Requirements:
(1) Return the text of the uprobe patch excerpt below, from "On Mon, Jul" to "unsigned long vaddr)", inclusive.
(2) In the uprobe patch excerpt below, which bytes of the nop5 instruction does the code comment say get written after the first core sync?

Excerpt to read:
On Mon, Jul 14, 2025 at 11:29:07PM +0200, Jiri Olsa wrote:

SNIP

> > > +static int swbp_unoptimize(struct arch_uprobe *auprobe, struct 
> > > vm_area_struct *vma,
> > > +                    unsigned long vaddr)
> > > +{
> > > + uprobe_opcode_t int3 = UPROBE_SWBP_INSN;
> > > + struct write_opcode_ctx ctx = {
> > > +         .base = vaddr,
> > > + };
> > > + int err;
> > > +
> > > + /*
> > > +  * We need to overwrite call instruction into nop5 instruction with
> > > +  * breakpoint (int3) installed on top of its first byte. We will:
> > > +  *
> > > +  * - overwrite call opcode with breakpoint (int3)
> > > +  * - sync cores
> > > +  * - write last 4 bytes of the nop5 instruction
> > > +  * - sync cores
> > > +  */
> > > +
> > > + ctx.update = UNOPT_INT3;
> > > + err = write_insn(auprobe, vma, vaddr, &int3, 1, &ctx);
> > > + if (err)

Dataset content:
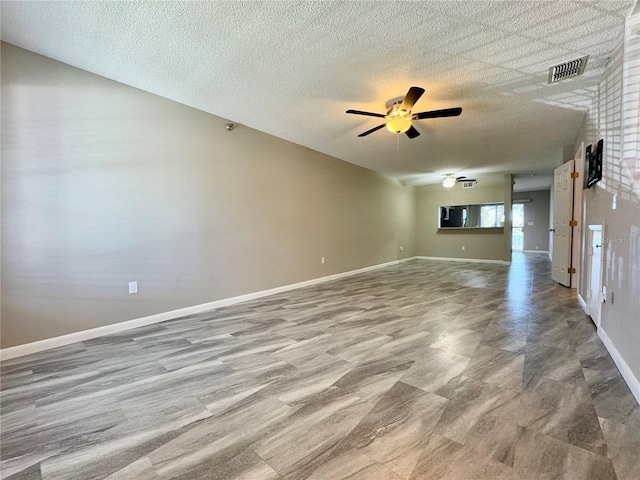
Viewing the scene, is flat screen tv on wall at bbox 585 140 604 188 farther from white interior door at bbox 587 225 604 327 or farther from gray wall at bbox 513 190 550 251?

Exercise results:
(1)
On Mon, Jul 14, 2025 at 11:29:07PM +0200, Jiri Olsa wrote:

SNIP

> > > +static int swbp_unoptimize(struct arch_uprobe *auprobe, struct 
> > > vm_area_struct *vma,
> > > +                    unsigned long vaddr)

(2) The last 4 bytes of the nop5 instruction.